Directions for this task -> Locate every line in the rows below that contains the string "grass", matching case exactly, and copy each of those lines.
### Records ###
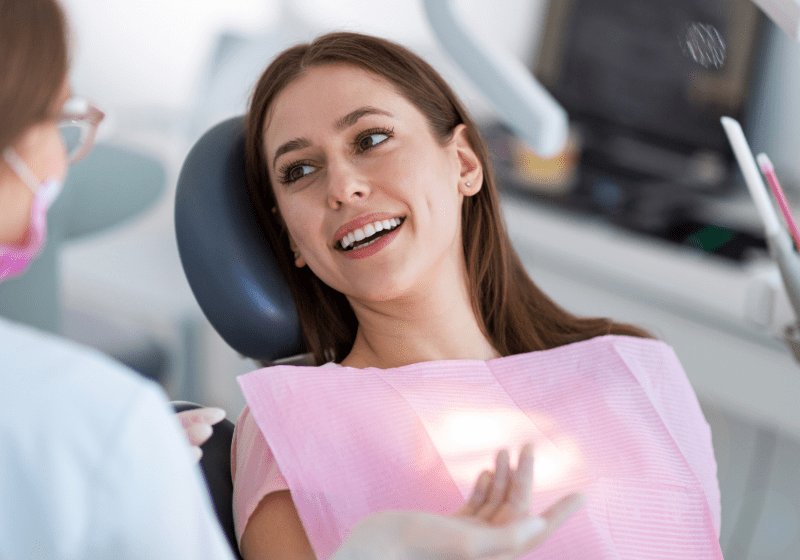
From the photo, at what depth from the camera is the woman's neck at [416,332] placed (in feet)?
3.74

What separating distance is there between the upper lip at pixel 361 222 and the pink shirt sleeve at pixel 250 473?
0.87 ft

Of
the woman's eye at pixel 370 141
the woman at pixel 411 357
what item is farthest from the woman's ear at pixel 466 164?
the woman's eye at pixel 370 141

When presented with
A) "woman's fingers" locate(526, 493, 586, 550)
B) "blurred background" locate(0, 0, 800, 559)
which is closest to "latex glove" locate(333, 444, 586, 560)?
"woman's fingers" locate(526, 493, 586, 550)

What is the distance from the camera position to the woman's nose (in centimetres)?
104

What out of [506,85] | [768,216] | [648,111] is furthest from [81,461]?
[648,111]

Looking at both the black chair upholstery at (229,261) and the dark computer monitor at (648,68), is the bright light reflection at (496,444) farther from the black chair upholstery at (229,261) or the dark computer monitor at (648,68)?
the dark computer monitor at (648,68)

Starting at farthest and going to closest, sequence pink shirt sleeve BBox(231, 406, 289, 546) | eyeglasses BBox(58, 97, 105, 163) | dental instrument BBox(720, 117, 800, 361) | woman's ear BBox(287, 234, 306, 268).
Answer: woman's ear BBox(287, 234, 306, 268) → dental instrument BBox(720, 117, 800, 361) → pink shirt sleeve BBox(231, 406, 289, 546) → eyeglasses BBox(58, 97, 105, 163)

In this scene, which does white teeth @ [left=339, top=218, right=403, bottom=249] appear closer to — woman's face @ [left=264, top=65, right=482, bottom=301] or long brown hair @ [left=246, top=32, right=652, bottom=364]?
woman's face @ [left=264, top=65, right=482, bottom=301]

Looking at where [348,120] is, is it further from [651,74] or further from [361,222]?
[651,74]

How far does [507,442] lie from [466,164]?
17.6 inches

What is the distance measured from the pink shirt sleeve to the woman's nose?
0.30m

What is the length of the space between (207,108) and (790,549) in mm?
2133

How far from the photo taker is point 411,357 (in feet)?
3.72

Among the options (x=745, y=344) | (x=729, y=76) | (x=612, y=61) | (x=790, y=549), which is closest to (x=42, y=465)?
(x=745, y=344)
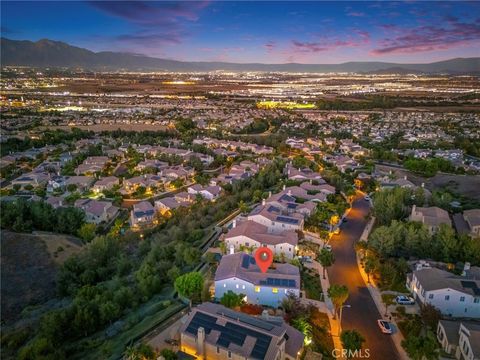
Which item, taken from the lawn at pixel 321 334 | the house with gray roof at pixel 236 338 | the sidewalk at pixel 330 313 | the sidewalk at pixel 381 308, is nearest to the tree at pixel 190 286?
the house with gray roof at pixel 236 338

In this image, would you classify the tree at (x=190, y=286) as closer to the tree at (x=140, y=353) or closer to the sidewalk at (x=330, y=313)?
the tree at (x=140, y=353)

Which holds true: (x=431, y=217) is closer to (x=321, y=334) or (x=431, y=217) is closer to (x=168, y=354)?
(x=321, y=334)

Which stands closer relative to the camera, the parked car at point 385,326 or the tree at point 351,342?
the tree at point 351,342

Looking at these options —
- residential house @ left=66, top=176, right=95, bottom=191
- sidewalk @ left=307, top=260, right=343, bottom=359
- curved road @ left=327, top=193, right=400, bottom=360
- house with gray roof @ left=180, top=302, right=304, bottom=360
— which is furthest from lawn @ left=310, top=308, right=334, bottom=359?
residential house @ left=66, top=176, right=95, bottom=191

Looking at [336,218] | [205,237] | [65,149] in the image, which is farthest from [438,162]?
[65,149]

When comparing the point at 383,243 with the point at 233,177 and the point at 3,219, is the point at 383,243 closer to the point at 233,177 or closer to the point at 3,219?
the point at 233,177
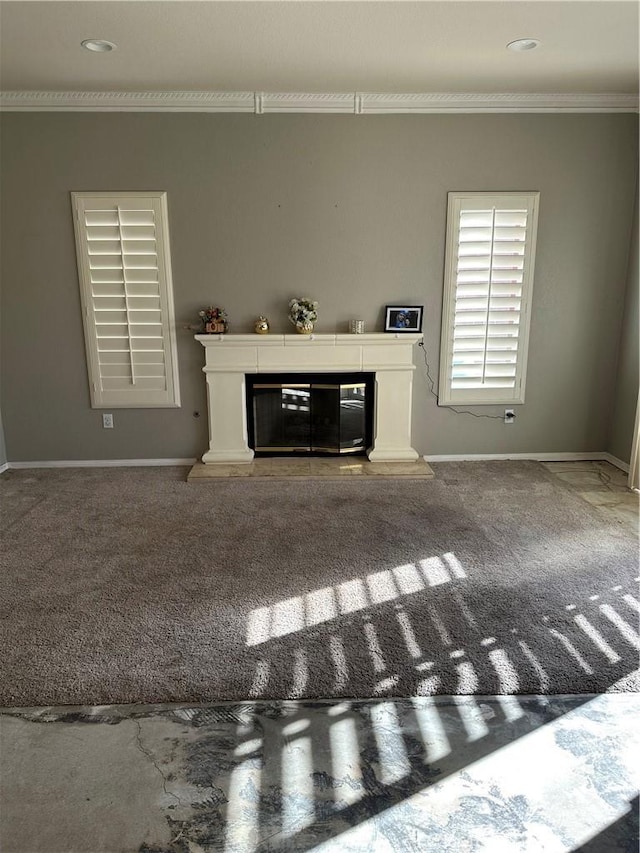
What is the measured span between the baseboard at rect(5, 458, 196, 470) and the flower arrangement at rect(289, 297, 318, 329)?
56.1 inches

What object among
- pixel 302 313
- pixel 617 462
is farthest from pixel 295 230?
pixel 617 462

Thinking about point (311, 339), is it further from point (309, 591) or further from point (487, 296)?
point (309, 591)

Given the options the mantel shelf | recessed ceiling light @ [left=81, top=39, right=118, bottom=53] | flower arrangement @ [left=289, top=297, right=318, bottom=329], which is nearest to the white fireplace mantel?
→ the mantel shelf

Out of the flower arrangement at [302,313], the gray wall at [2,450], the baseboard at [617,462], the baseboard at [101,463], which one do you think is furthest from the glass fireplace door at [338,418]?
the gray wall at [2,450]

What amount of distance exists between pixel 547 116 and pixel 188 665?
4398mm

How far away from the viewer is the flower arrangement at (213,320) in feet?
14.6

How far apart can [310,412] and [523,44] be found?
2.75 metres

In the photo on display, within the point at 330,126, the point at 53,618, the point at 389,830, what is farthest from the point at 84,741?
the point at 330,126

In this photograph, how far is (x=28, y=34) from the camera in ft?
10.2

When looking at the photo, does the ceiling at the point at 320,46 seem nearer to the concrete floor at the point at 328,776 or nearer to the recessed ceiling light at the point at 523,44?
the recessed ceiling light at the point at 523,44

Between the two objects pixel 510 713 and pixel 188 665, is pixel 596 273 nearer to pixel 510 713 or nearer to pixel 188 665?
pixel 510 713

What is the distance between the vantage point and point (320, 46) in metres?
3.28

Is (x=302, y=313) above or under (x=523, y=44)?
under

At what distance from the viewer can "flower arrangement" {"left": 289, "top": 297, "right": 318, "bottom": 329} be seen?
443 centimetres
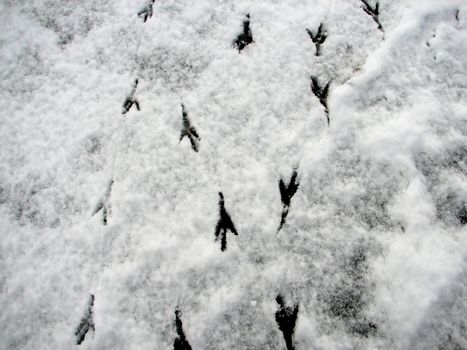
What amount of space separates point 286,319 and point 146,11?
1.25m

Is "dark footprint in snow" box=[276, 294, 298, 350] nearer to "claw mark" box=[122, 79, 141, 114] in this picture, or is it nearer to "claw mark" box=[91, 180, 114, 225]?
"claw mark" box=[91, 180, 114, 225]

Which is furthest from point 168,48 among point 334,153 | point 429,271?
point 429,271

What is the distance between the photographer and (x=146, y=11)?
136 centimetres

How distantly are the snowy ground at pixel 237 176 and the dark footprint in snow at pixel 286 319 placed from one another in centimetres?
2

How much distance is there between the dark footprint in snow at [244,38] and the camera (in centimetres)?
126

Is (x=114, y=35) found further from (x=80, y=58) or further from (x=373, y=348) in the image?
(x=373, y=348)

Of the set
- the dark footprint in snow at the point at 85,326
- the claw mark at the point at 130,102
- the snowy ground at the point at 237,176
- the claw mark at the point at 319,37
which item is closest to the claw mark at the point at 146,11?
the snowy ground at the point at 237,176

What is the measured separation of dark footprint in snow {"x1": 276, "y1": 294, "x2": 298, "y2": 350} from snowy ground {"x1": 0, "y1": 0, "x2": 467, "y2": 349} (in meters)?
0.02

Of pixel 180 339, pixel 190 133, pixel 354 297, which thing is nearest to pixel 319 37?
pixel 190 133

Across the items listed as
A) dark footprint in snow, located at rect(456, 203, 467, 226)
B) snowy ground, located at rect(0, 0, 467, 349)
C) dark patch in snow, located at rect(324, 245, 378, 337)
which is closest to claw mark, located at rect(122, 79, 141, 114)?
snowy ground, located at rect(0, 0, 467, 349)

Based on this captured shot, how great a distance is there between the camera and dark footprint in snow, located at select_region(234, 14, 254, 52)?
1.26 meters

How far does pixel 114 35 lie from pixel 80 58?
160mm

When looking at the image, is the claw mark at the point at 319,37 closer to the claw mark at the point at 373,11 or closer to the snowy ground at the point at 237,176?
the snowy ground at the point at 237,176

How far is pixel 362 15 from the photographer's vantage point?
1.26 m
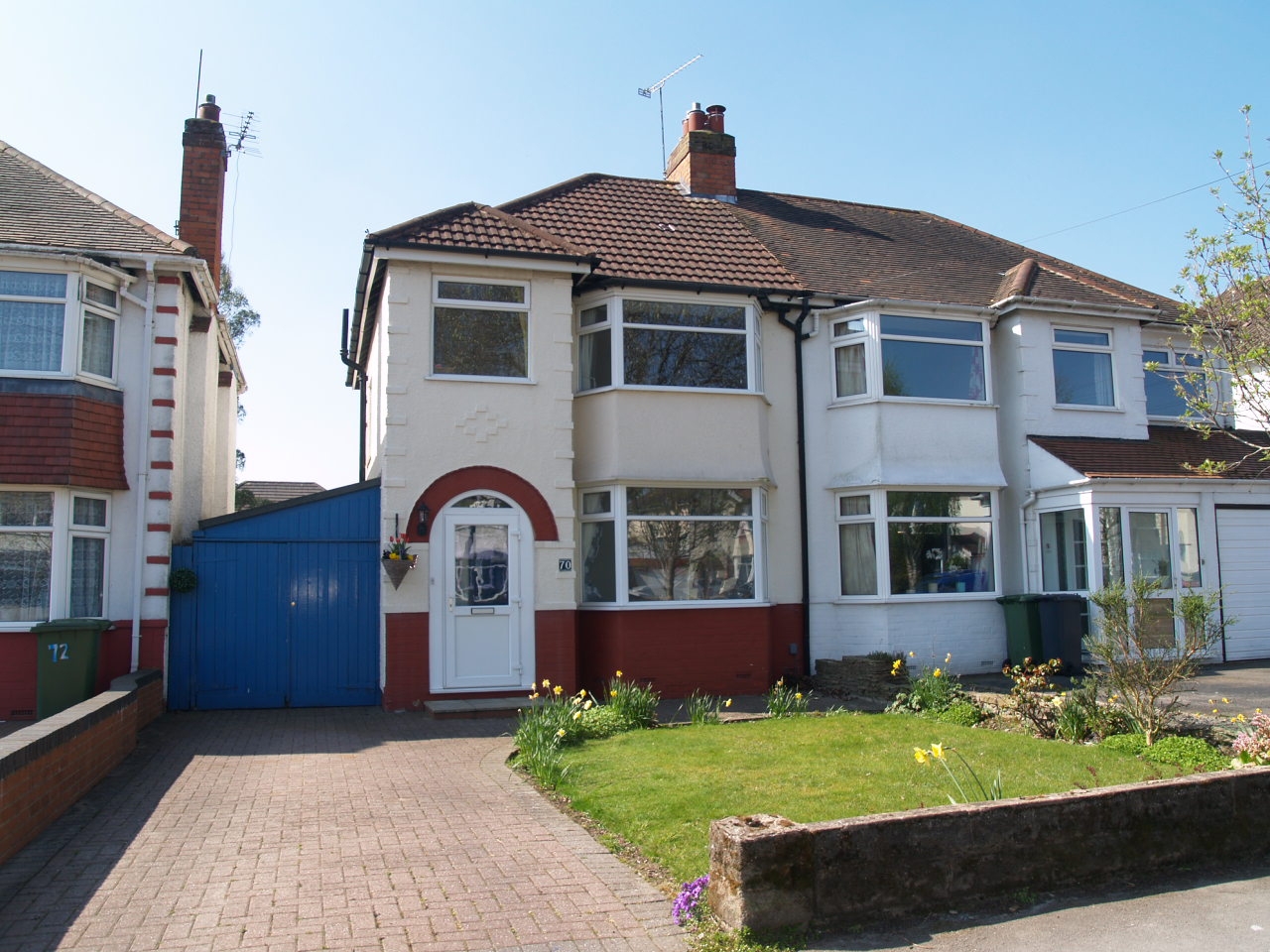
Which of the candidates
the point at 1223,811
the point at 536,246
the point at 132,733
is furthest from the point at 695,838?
the point at 536,246

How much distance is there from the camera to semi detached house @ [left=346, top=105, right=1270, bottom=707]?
43.7ft

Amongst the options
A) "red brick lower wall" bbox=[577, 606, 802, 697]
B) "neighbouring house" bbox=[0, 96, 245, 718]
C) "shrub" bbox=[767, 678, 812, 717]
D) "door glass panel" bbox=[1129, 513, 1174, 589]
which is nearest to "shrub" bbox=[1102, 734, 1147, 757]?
"shrub" bbox=[767, 678, 812, 717]

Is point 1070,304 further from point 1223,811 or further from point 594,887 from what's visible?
point 594,887

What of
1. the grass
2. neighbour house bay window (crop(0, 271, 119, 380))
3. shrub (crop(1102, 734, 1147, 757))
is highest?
neighbour house bay window (crop(0, 271, 119, 380))

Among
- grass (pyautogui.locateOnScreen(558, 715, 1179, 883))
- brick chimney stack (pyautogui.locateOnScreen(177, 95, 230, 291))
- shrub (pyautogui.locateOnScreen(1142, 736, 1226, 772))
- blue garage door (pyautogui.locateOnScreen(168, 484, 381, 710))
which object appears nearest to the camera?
grass (pyautogui.locateOnScreen(558, 715, 1179, 883))

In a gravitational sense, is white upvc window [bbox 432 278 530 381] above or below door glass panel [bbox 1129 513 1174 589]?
above

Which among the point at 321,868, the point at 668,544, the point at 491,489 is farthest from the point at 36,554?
the point at 321,868

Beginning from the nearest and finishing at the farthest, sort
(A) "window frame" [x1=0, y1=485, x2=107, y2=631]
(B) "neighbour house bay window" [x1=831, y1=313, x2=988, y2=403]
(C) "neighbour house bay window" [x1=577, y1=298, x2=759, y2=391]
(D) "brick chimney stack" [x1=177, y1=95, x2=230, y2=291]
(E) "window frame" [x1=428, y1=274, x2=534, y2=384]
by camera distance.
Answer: (A) "window frame" [x1=0, y1=485, x2=107, y2=631] < (E) "window frame" [x1=428, y1=274, x2=534, y2=384] < (C) "neighbour house bay window" [x1=577, y1=298, x2=759, y2=391] < (B) "neighbour house bay window" [x1=831, y1=313, x2=988, y2=403] < (D) "brick chimney stack" [x1=177, y1=95, x2=230, y2=291]

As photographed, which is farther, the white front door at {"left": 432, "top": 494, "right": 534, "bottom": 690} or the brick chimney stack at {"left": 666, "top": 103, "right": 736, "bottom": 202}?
the brick chimney stack at {"left": 666, "top": 103, "right": 736, "bottom": 202}

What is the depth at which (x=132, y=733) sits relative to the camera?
10172 mm

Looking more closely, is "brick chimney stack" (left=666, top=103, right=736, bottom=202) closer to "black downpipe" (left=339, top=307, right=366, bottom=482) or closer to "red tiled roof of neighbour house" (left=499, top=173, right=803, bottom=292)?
"red tiled roof of neighbour house" (left=499, top=173, right=803, bottom=292)

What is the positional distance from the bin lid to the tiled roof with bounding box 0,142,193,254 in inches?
172

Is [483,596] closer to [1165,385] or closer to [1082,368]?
[1082,368]

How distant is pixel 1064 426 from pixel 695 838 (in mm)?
11843
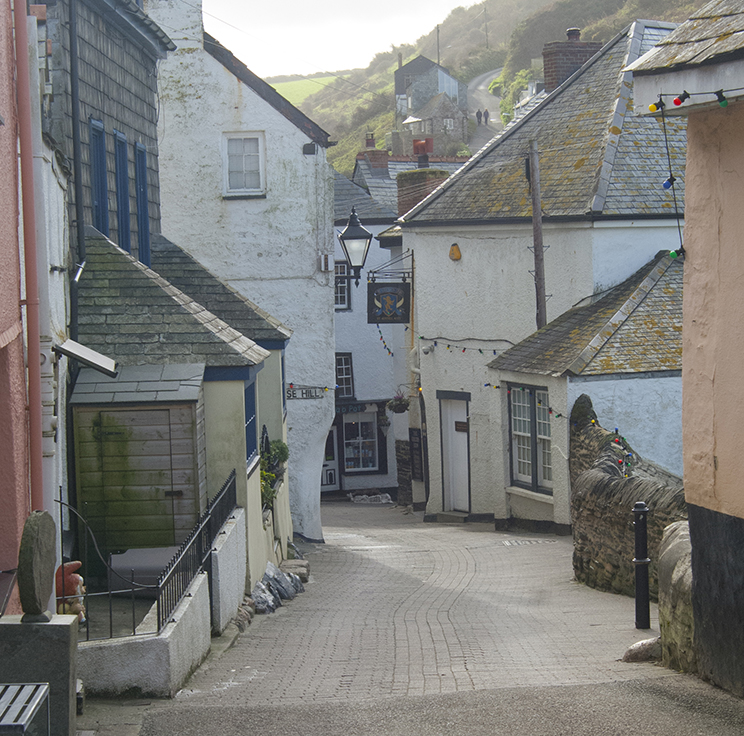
###
Final result ->
1. the grass
- grass (pyautogui.locateOnScreen(558, 715, 1179, 883))
grass (pyautogui.locateOnScreen(558, 715, 1179, 883))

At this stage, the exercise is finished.